Niedrigere Steuern auf Lebensmittel? Das ist die Idee

Stand: 19.06.2022, 15:22 Uhr

Wegen der steigenden Lebensmittelpreise werden Forderungen laut, die Mehrwertsteuer bei Grundnahrungsmitteln zu streichen. Bundeslandwirtschaftsminister Özdemir hat sich dafür ausgesprochen, jetzt auch Bayerns Ministerpräsident Söder. Die Idee im Überblick.

Von Jan-Hendrik Raffler

Bundeslandwirtschaftsminister Cem Özdemir (Grüne) will, dass bei bestimmten Produkten der Grundversorgung die Mehrwertsteuer gestrichen wird. Obst, Gemüse und Hülsenfrüchte zum Beispiel wären dann sieben Prozent billiger. Seiner Meinung nach würden davon dann vor allem einkommensschwache Haushalte profitieren. Und er sagt, dass man damit zusätzlich einen Anreiz schaffen würde für eine gesunde Ernährung.

Was spricht dafür?

Unterstützung bekommt Özdemir vom Deutschen Institut für Wirtschaftsforschung. DIW-Chef Marcel Fratzscher sagte dem Handelsblatt, die Erfahrung mit der temporären Mehrwertsteuersenkung im ersten Corona-Jahr hätte gezeigt, dass 70 Prozent der Steuersenkung auch tatsächlich an die Konsumenten weitergegeben worden seien, ganz anders als der derzeitige Tankrabatt.

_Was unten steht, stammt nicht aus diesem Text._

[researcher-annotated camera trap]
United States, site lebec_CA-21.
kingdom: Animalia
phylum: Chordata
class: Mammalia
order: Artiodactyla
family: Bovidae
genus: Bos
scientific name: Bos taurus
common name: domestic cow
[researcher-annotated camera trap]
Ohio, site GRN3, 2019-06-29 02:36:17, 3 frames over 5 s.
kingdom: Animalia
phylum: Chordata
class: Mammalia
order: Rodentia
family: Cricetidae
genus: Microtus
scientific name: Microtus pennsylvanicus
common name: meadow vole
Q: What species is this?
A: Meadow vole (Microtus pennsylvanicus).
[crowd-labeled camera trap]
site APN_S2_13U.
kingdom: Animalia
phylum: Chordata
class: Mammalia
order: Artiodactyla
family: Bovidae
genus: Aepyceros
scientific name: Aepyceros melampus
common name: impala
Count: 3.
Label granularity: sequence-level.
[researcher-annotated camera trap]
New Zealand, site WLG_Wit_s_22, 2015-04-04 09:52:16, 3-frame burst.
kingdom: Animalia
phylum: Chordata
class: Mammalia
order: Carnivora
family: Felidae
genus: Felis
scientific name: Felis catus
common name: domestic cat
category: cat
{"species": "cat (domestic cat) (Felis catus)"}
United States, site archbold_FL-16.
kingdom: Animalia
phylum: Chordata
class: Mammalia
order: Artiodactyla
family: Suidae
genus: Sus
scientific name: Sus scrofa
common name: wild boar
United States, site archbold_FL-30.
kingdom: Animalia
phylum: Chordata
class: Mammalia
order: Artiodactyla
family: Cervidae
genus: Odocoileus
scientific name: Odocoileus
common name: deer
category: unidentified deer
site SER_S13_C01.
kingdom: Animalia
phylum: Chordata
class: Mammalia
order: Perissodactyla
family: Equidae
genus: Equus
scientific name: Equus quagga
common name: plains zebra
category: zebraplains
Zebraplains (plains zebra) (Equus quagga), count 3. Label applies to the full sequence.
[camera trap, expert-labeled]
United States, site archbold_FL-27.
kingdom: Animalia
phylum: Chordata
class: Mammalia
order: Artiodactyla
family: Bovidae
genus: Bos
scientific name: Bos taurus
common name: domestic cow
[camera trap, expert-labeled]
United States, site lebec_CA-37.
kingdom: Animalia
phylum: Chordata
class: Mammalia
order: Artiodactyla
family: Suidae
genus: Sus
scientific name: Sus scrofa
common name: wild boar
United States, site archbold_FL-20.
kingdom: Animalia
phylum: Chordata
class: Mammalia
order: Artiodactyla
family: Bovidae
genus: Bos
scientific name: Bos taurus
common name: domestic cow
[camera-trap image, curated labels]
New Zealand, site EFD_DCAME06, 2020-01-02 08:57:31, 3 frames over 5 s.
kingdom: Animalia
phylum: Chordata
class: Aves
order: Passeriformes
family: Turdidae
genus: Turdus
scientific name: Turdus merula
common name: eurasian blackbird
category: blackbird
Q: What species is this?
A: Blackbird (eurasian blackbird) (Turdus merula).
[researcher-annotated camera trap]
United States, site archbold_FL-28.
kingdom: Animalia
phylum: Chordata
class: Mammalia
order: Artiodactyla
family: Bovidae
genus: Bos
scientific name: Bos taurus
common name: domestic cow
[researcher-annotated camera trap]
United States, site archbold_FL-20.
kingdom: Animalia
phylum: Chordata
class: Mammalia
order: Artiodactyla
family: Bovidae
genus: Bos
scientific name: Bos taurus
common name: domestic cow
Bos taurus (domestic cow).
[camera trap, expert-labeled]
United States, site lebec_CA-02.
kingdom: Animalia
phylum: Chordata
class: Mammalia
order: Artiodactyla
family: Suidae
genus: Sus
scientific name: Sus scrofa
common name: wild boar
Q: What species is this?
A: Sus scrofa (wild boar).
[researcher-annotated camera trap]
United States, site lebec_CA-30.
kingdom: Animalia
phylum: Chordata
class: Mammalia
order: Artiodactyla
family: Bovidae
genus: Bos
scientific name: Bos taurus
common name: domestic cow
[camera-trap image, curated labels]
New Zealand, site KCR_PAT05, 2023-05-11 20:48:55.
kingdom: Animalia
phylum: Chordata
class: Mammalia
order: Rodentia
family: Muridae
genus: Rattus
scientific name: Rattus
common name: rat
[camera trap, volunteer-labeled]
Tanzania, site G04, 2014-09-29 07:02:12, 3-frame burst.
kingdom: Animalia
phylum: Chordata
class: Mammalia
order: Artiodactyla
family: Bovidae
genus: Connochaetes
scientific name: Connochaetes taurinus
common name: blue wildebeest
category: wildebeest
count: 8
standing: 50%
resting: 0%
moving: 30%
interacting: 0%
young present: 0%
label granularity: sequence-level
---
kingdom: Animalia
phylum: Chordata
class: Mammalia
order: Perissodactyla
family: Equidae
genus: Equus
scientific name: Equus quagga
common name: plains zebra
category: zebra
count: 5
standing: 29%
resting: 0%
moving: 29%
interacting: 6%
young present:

"Die Mehrwertsteuerbefreiung auf Obst, Gemüse und Getreide ist sozial klug, ökonomisch vertretbar und kann schnell umgesetzt werden“. DIW-Chef Marcel Fratzscher im "Handelsblatt"

Auch der Sozialverband VdK und der Bundesverband der Verbraucherzentrale unterstützen Özdemirs Vorschlag. Die Chefin der Diabetes-Gesellschaft, Barbara Bitzer, sagt, eine gesunde Ernährung dürfe "keine Frage des Geldbeutels sein".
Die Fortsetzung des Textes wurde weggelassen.